In "Add BGP Policy", enter the policy number between 512-1024, and enter the AS Number (in our example, AS 30)
In "Action" field, select "Accept" (to accept the route from AS 30)
In "LOCAL_PREF" field, enter 20
In Clish
set bgp communities on
set routemap FromPeer-R1 id 10 on
set routemap FromPeer-R1 id 10 allow
set routemap FromPeer-R1 id 10 match community 300 as 30 on
set routemap FromPeer-R1 id 10 action localpref 20
set bgp external remote-as 30 import-routemap FromPeer-R1 preference 1 family inet on
save config
Verification
Note: BGP Community Attribute is presented in format "AA:NN", where the first part ("AA") is the AS number, and the second part ("NN") is a 2-byte community number.

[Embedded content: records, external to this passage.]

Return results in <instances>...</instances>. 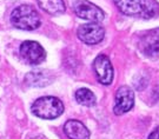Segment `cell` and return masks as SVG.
<instances>
[{"mask_svg": "<svg viewBox=\"0 0 159 139\" xmlns=\"http://www.w3.org/2000/svg\"><path fill=\"white\" fill-rule=\"evenodd\" d=\"M117 8L127 17L152 19L159 14L157 0H113Z\"/></svg>", "mask_w": 159, "mask_h": 139, "instance_id": "obj_1", "label": "cell"}, {"mask_svg": "<svg viewBox=\"0 0 159 139\" xmlns=\"http://www.w3.org/2000/svg\"><path fill=\"white\" fill-rule=\"evenodd\" d=\"M12 25L19 29L33 31L41 25L39 13L30 5L18 6L12 11L11 14Z\"/></svg>", "mask_w": 159, "mask_h": 139, "instance_id": "obj_2", "label": "cell"}, {"mask_svg": "<svg viewBox=\"0 0 159 139\" xmlns=\"http://www.w3.org/2000/svg\"><path fill=\"white\" fill-rule=\"evenodd\" d=\"M31 110L33 114L41 119H56L60 117L64 112L63 101L57 97H41L34 101Z\"/></svg>", "mask_w": 159, "mask_h": 139, "instance_id": "obj_3", "label": "cell"}, {"mask_svg": "<svg viewBox=\"0 0 159 139\" xmlns=\"http://www.w3.org/2000/svg\"><path fill=\"white\" fill-rule=\"evenodd\" d=\"M73 11L79 18L92 23H100L105 18V13L102 8L89 0H75L73 2Z\"/></svg>", "mask_w": 159, "mask_h": 139, "instance_id": "obj_4", "label": "cell"}, {"mask_svg": "<svg viewBox=\"0 0 159 139\" xmlns=\"http://www.w3.org/2000/svg\"><path fill=\"white\" fill-rule=\"evenodd\" d=\"M19 51H20V56L24 61L30 65H38L46 59L45 50L37 41H24L20 45Z\"/></svg>", "mask_w": 159, "mask_h": 139, "instance_id": "obj_5", "label": "cell"}, {"mask_svg": "<svg viewBox=\"0 0 159 139\" xmlns=\"http://www.w3.org/2000/svg\"><path fill=\"white\" fill-rule=\"evenodd\" d=\"M77 35L83 43L87 45L99 44L105 37V29L99 23H90L80 25L77 31Z\"/></svg>", "mask_w": 159, "mask_h": 139, "instance_id": "obj_6", "label": "cell"}, {"mask_svg": "<svg viewBox=\"0 0 159 139\" xmlns=\"http://www.w3.org/2000/svg\"><path fill=\"white\" fill-rule=\"evenodd\" d=\"M134 105V92L129 86H120L116 92L113 112L117 116H121L132 110Z\"/></svg>", "mask_w": 159, "mask_h": 139, "instance_id": "obj_7", "label": "cell"}, {"mask_svg": "<svg viewBox=\"0 0 159 139\" xmlns=\"http://www.w3.org/2000/svg\"><path fill=\"white\" fill-rule=\"evenodd\" d=\"M139 50L145 57L159 58V27L150 29L140 37Z\"/></svg>", "mask_w": 159, "mask_h": 139, "instance_id": "obj_8", "label": "cell"}, {"mask_svg": "<svg viewBox=\"0 0 159 139\" xmlns=\"http://www.w3.org/2000/svg\"><path fill=\"white\" fill-rule=\"evenodd\" d=\"M93 71L98 81L102 85H111L113 80V66L105 54H99L93 61Z\"/></svg>", "mask_w": 159, "mask_h": 139, "instance_id": "obj_9", "label": "cell"}, {"mask_svg": "<svg viewBox=\"0 0 159 139\" xmlns=\"http://www.w3.org/2000/svg\"><path fill=\"white\" fill-rule=\"evenodd\" d=\"M64 132L70 139H90V131L79 120H67L64 125Z\"/></svg>", "mask_w": 159, "mask_h": 139, "instance_id": "obj_10", "label": "cell"}, {"mask_svg": "<svg viewBox=\"0 0 159 139\" xmlns=\"http://www.w3.org/2000/svg\"><path fill=\"white\" fill-rule=\"evenodd\" d=\"M25 83L29 86H35V87H43L46 86L52 83L51 73L45 70H35L26 74L25 77Z\"/></svg>", "mask_w": 159, "mask_h": 139, "instance_id": "obj_11", "label": "cell"}, {"mask_svg": "<svg viewBox=\"0 0 159 139\" xmlns=\"http://www.w3.org/2000/svg\"><path fill=\"white\" fill-rule=\"evenodd\" d=\"M38 4L41 10H44L51 16L63 14L66 10L64 0H38Z\"/></svg>", "mask_w": 159, "mask_h": 139, "instance_id": "obj_12", "label": "cell"}, {"mask_svg": "<svg viewBox=\"0 0 159 139\" xmlns=\"http://www.w3.org/2000/svg\"><path fill=\"white\" fill-rule=\"evenodd\" d=\"M75 100L79 103L80 105H84V106H94L97 103V98L94 96V93L90 91L89 88H79L75 91Z\"/></svg>", "mask_w": 159, "mask_h": 139, "instance_id": "obj_13", "label": "cell"}, {"mask_svg": "<svg viewBox=\"0 0 159 139\" xmlns=\"http://www.w3.org/2000/svg\"><path fill=\"white\" fill-rule=\"evenodd\" d=\"M148 139H159V128H154L153 131L151 132V134L148 136Z\"/></svg>", "mask_w": 159, "mask_h": 139, "instance_id": "obj_14", "label": "cell"}, {"mask_svg": "<svg viewBox=\"0 0 159 139\" xmlns=\"http://www.w3.org/2000/svg\"><path fill=\"white\" fill-rule=\"evenodd\" d=\"M31 139H46L45 137H43V136H38V137H33V138Z\"/></svg>", "mask_w": 159, "mask_h": 139, "instance_id": "obj_15", "label": "cell"}]
</instances>
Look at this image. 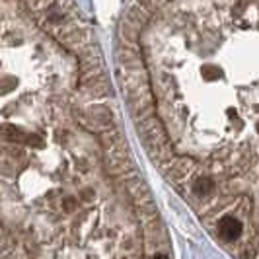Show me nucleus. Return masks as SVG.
<instances>
[{
	"label": "nucleus",
	"mask_w": 259,
	"mask_h": 259,
	"mask_svg": "<svg viewBox=\"0 0 259 259\" xmlns=\"http://www.w3.org/2000/svg\"><path fill=\"white\" fill-rule=\"evenodd\" d=\"M242 222L238 221L236 217H224L221 222H219V234H221L224 240L232 242V240H238L242 236Z\"/></svg>",
	"instance_id": "nucleus-1"
},
{
	"label": "nucleus",
	"mask_w": 259,
	"mask_h": 259,
	"mask_svg": "<svg viewBox=\"0 0 259 259\" xmlns=\"http://www.w3.org/2000/svg\"><path fill=\"white\" fill-rule=\"evenodd\" d=\"M152 259H168V257H166V255H162V253H158V255H154Z\"/></svg>",
	"instance_id": "nucleus-3"
},
{
	"label": "nucleus",
	"mask_w": 259,
	"mask_h": 259,
	"mask_svg": "<svg viewBox=\"0 0 259 259\" xmlns=\"http://www.w3.org/2000/svg\"><path fill=\"white\" fill-rule=\"evenodd\" d=\"M212 191V180L210 178H199L197 182H195V193L201 195V197H205Z\"/></svg>",
	"instance_id": "nucleus-2"
}]
</instances>
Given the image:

On R1, run these commands:
R1> show route bgp
Codes: C - Connected, S - Static, R - RIP, B - BGP,
O - OSPF IntraArea (IA - InterArea, E - External, N - NSSA),
A - Aggregate, K - Kernel Remnant, H - Hidden, P - Suppressed,
U - Unreachable, i - Inactive
B 172.16.22.0/24 via 10.30.1.5, eth1, cost -1, age 10
R1>
R1> show route bgp detailed
Route: 172.16.22/24
Nexthop: 10.30.1.5
Metric: -1
LocalPref: 10
Interface: eth1
Age: 28
Rank: 170
Weight: 0
ASPATH: (100),30,IGP.(Id-6),comm-30.300
LocalAS: 100
PeerAS: 30
Origin: IGP
OriginatorID: 10.22.1.5
Communities: 30:300
R1>
On R2, run these commands:
R2> show route all
Codes: C - Connected, S - Static, R - RIP, B - BGP,
O - OSPF IntraArea (IA - InterArea, E - External, N - NSSA),
A - Aggregate, K - Kernel Remnant, H - Hidden, P - Suppressed,
U - Unreachable, i - Inactive
B 172.16.22.0/24 via 10.22.1.5, eth1, cost -1, age 4347
R2>
R2> show route bgp detailed
Route: 172.16.22/24
Nexthop: 10.22.1.5
Metric: -1
LocalPref: 20
Interface: eth1
Age: 5901
Rank: 170
Weight: 0
ASPATH: (100),30,IGP.(Id-9),comm-30.300
LocalAS: 100
PeerAS: 30
Origin: IGP
OriginatorID: 10.22.1.5
Communities: 30:300
R2>
Traffic from AS 100 to AS 30 will go via R2 over R2-R3 link. However, if R2 fails, the traffic will flow via R1 over R1-R3 link.